GIVEN PASSAGE:
"""
Taking politics out of the gun
Today's protests against arms and the arms trade are shot through with childish naivety - and more than a smattering of chauvinism
Guns have been big news this week. First the Irish Republican Army ditched theirs, putting a reported 650 Kalashnikovs, 50 heavy machine guns, 40 rocket launchers, six flame throwers, one surface-to-air missile, three tonnes of Semtex and various other weaponry ‘beyond use permanently’. News reporters described it in breathless tones as an ‘historic day’. One of the priests selected by the IRA to witness the historic moment said: ‘There was silence. We were taking the gun out of Irish politics.’ (1)
"""
DATA PROVIDED:
"""
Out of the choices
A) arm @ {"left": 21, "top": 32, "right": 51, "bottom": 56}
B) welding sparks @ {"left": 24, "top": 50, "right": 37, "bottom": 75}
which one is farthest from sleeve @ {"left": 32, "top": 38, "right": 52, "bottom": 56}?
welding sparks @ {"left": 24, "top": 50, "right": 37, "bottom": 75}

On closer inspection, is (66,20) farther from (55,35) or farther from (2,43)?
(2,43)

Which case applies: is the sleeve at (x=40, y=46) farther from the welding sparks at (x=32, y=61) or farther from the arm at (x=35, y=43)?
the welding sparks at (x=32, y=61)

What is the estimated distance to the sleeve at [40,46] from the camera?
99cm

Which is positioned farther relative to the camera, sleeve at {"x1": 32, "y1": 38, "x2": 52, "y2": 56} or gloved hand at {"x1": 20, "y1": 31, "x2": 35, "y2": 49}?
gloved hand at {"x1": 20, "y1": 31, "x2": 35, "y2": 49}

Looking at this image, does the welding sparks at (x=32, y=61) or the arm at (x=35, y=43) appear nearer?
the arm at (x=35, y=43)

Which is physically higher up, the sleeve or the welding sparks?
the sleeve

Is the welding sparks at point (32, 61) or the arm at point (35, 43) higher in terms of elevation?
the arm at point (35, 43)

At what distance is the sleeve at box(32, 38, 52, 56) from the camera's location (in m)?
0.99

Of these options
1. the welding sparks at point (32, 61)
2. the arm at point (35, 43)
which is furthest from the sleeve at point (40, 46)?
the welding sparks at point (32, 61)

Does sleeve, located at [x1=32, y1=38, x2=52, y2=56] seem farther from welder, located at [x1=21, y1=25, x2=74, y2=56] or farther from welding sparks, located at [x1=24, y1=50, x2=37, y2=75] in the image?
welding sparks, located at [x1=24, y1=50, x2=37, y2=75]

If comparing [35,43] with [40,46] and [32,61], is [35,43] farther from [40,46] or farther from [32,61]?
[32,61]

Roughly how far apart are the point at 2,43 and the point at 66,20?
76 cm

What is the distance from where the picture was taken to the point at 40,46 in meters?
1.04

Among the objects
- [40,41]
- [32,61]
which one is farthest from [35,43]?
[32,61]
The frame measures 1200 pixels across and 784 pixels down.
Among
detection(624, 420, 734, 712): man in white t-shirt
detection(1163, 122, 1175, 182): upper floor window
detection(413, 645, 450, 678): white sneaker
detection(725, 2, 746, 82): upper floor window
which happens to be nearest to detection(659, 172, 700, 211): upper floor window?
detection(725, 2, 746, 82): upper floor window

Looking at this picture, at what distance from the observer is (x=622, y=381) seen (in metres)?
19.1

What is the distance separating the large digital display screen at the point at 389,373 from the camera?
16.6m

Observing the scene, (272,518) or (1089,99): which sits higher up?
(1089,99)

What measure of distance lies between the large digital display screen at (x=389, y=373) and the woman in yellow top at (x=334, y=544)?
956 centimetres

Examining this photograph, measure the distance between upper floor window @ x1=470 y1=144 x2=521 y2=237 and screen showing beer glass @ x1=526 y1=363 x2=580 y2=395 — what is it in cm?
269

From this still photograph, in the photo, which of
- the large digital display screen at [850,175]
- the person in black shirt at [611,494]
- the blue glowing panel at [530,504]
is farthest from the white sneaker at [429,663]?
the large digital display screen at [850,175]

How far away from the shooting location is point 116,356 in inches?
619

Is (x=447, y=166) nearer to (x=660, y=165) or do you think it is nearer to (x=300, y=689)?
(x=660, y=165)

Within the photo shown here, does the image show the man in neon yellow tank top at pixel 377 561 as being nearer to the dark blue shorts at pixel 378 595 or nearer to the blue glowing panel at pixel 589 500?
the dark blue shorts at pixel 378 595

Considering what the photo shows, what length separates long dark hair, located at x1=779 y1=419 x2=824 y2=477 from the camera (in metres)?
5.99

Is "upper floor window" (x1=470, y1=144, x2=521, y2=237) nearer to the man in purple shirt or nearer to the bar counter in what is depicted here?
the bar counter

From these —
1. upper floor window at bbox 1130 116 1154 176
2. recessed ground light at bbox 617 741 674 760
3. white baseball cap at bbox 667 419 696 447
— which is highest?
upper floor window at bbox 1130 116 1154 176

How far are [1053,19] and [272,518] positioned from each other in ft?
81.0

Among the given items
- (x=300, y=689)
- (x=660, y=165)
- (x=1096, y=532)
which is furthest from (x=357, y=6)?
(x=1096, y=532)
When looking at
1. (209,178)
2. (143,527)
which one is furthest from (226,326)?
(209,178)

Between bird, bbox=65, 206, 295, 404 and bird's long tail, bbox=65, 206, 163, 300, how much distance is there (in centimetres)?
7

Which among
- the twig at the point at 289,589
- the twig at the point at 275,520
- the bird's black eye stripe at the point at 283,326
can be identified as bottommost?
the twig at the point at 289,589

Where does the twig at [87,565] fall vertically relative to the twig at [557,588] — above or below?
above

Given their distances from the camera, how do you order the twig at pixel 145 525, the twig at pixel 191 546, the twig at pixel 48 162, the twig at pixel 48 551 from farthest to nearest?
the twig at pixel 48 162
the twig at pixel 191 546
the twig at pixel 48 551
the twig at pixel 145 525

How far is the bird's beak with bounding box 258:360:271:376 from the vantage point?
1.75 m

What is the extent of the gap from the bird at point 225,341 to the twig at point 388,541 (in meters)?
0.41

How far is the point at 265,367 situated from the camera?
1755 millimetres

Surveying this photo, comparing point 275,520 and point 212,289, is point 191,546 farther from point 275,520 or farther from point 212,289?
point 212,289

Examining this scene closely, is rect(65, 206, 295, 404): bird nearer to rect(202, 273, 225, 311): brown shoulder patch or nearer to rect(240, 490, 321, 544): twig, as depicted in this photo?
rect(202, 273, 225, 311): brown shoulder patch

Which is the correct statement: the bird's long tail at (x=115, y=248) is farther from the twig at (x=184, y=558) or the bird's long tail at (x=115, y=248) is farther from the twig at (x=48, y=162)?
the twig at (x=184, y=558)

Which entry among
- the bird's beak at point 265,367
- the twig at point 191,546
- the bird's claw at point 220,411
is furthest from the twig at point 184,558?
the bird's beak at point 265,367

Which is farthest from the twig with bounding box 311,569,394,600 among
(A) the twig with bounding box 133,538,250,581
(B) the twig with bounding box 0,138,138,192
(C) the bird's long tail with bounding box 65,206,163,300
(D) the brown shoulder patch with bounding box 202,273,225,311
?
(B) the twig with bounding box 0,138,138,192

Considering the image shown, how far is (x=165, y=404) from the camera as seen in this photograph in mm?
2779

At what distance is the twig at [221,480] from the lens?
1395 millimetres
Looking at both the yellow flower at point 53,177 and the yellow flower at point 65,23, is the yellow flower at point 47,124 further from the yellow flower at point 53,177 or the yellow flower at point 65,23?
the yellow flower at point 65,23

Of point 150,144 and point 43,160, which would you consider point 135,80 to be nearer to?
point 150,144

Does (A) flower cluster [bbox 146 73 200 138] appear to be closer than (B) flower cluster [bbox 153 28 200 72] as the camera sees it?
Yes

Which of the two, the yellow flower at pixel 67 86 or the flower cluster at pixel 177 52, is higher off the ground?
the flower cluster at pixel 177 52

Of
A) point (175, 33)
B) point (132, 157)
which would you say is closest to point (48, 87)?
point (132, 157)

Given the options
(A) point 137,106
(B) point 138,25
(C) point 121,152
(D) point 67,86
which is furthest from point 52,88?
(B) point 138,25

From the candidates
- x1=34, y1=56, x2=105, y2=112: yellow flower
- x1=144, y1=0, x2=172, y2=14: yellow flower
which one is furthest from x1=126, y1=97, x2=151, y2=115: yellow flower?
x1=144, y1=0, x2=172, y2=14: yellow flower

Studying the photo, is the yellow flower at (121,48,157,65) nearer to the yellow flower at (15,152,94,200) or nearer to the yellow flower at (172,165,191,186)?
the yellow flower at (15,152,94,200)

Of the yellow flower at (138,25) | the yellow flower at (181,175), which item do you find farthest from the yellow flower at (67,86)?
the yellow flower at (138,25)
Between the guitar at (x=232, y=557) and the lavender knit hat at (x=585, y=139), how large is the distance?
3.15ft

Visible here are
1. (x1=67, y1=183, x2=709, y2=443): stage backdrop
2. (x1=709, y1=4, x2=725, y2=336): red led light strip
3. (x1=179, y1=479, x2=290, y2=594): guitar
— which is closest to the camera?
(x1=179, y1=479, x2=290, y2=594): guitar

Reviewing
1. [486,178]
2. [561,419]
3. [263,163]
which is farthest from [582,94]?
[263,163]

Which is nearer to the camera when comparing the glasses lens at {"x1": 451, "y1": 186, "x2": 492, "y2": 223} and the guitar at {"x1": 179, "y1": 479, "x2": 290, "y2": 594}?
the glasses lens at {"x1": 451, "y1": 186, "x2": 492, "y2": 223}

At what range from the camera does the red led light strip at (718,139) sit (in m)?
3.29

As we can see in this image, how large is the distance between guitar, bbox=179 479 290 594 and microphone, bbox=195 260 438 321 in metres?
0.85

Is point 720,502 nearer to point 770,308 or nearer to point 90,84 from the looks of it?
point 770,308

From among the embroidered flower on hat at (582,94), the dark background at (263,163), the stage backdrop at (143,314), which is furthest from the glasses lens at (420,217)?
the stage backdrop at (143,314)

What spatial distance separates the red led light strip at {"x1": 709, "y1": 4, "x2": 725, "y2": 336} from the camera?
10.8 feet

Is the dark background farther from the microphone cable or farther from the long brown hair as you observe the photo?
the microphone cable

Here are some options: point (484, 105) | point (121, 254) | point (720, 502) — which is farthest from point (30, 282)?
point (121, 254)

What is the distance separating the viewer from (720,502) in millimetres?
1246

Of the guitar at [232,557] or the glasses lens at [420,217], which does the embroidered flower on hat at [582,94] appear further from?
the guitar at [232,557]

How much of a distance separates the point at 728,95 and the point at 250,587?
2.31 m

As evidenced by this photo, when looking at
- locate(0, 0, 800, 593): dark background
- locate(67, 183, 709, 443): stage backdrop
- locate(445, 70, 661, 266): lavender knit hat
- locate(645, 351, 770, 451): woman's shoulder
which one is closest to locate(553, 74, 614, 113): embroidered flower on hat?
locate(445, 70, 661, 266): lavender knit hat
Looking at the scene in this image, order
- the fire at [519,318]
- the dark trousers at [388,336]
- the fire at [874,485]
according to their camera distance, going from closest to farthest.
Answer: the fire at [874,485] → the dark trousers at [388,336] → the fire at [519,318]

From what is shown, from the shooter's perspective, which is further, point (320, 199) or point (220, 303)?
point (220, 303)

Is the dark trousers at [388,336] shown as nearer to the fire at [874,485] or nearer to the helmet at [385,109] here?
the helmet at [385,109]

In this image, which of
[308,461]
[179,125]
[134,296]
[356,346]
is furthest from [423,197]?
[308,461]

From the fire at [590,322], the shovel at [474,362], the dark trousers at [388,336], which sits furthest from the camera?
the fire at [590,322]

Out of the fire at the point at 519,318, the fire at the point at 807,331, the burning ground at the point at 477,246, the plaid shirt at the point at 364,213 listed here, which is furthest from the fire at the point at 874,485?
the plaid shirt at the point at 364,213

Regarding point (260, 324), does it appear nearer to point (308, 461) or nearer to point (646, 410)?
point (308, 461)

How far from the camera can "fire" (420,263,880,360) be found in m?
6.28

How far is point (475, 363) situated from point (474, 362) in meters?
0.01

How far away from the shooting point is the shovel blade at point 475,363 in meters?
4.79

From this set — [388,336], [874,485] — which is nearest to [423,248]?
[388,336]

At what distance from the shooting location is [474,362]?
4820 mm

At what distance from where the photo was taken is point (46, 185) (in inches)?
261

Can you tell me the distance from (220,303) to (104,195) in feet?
"""
Carry on the opinion piece about guns and the arms trade, picking up after its last sentence.

On the same day, it was reported that UK prime minister Tony Blair recently held talks with Saudi officials to firm up an arms deal worth £40billion. Britain is hoping to sell military equipment to the Saudis, including some of BAE Systems’ state-of-the-art Typhoon fighter planes (2). Some commentators grumbled that, just as Britain had helped to take the gun out of Irish politics, it was putting more guns into Middle Eastern politics. One described BAE Systems as ‘merchants of death’ and said it should change the slogan on its stall at this week’s Labour Party conference from ‘Adding advantage to the UK Skills Base’ (which, admittedly, is rather bizarre) to ‘Adding to Middle Eastern arsenals and making a mint’ (3).
Meanwhile, Nicholas Cage is enjoying box-office success in the USA playing an illegal arms dealer in Lord of War. His character sells all sorts of guns to every tinpot dictator or guerrilla outfit that wants them, saying: ‘There are over 550million firearms in worldwide circulation. That’s one firearm for every 12 people on the planet. The only question is: how do we arm the other 11?’ One film critic says the movie reveals a ‘basic truth: we Americans are the biggest arms dealer of all’ (4).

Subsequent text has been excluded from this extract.